Treatment Landscape for the Management of ADHD - Episode 12
Transcript: Theresa Cerulli, MD: Tim, what does all this mean, in terms of discussing the efficacy and safety of each of these classes of medications, taking into consideration the short-acting and long-acting stimulants and the nonstimulants?
Timothy E. Wilens, MD: I have to say that many of the people on this panel today have been the ones who have been very involved in study these medications in different models. But across the board, the stimulant medications are highly effective for the treatment of ADHD [attention deficit hyperactivity disorder]. They’re among the most powerful, or I should say most effective, agents that we have of all the psychiatric medications we use. In general, three-quarters of people respond to stimulant therapies. Peoples’ typical responses in terms of how much you drive down their symptoms range from 30% to 50%.
If you want to use a fancy term, they call it effect size. The effect size is roughly 1.0, which is a massive effect size. And this has been demonstrated in what we called naturalistic studies. These are studies in the home. People are at home, and they do standard trials. Again, look at the panelists who have been very involved in these analog classrooms, in these laboratory classrooms, using these exquisitely sensitive systems to monitor every movement of a child and map it out against their blood levels and things like that.

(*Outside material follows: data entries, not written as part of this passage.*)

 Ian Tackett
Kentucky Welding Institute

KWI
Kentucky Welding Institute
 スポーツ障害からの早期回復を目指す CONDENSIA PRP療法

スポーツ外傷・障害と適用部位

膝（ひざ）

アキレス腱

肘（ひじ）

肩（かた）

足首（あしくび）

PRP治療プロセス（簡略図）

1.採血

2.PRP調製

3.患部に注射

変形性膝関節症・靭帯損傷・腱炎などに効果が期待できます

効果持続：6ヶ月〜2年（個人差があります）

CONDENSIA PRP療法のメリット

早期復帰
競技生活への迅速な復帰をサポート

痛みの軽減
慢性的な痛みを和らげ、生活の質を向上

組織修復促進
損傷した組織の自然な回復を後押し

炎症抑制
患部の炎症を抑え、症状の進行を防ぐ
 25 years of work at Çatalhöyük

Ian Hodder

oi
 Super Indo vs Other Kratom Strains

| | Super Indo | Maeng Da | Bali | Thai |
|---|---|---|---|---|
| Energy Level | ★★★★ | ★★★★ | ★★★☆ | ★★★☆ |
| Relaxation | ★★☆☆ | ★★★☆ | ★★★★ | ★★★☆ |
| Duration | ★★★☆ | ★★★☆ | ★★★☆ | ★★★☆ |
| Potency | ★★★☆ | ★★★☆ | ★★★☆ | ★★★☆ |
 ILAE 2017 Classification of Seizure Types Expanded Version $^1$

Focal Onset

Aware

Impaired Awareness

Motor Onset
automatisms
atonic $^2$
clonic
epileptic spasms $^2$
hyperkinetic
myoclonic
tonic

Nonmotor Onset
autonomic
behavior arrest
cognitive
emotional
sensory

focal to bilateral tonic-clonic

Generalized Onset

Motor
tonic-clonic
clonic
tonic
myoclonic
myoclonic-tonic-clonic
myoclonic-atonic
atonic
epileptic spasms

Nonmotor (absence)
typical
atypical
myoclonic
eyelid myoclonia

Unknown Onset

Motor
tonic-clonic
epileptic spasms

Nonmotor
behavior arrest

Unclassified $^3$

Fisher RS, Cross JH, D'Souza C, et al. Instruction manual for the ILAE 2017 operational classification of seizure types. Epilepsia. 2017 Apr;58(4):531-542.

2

It’s demonstrated to be effective within a half an hour out to 14 to 16 hours depending on the class of medication. I’m actually really impressed with the long-term data too, though. We’ve always said that people say, “One of the shortcomings with the data is that there’s no long-term data.” That’s not true. That’s simply not true. We just published something that looked at this, and there are a host of long-term outcomes data.
If you look at these mega studies, these big registry studies where they can map out treatments over time—looking at who got their medications when, use between kids to those people who are on versus off medications at different times—they’ve demonstrated a number of things. They show long-term reductions in substance-use disorders. They show long-term reductions in criminality, motor vehicle accidents, traumatic brain injuries, and general injuries. They show reductions in mood disorders and reductions in suicidal behaviors.
It’s really great, from a long-term-outcomes standpoint, to say many of the things we talked about earlier—about these severe impairments and consequences of untreated ADHD—are being reversed with ongoing treatment. The vast majority of that treatment in these trials are with the stimulant medications.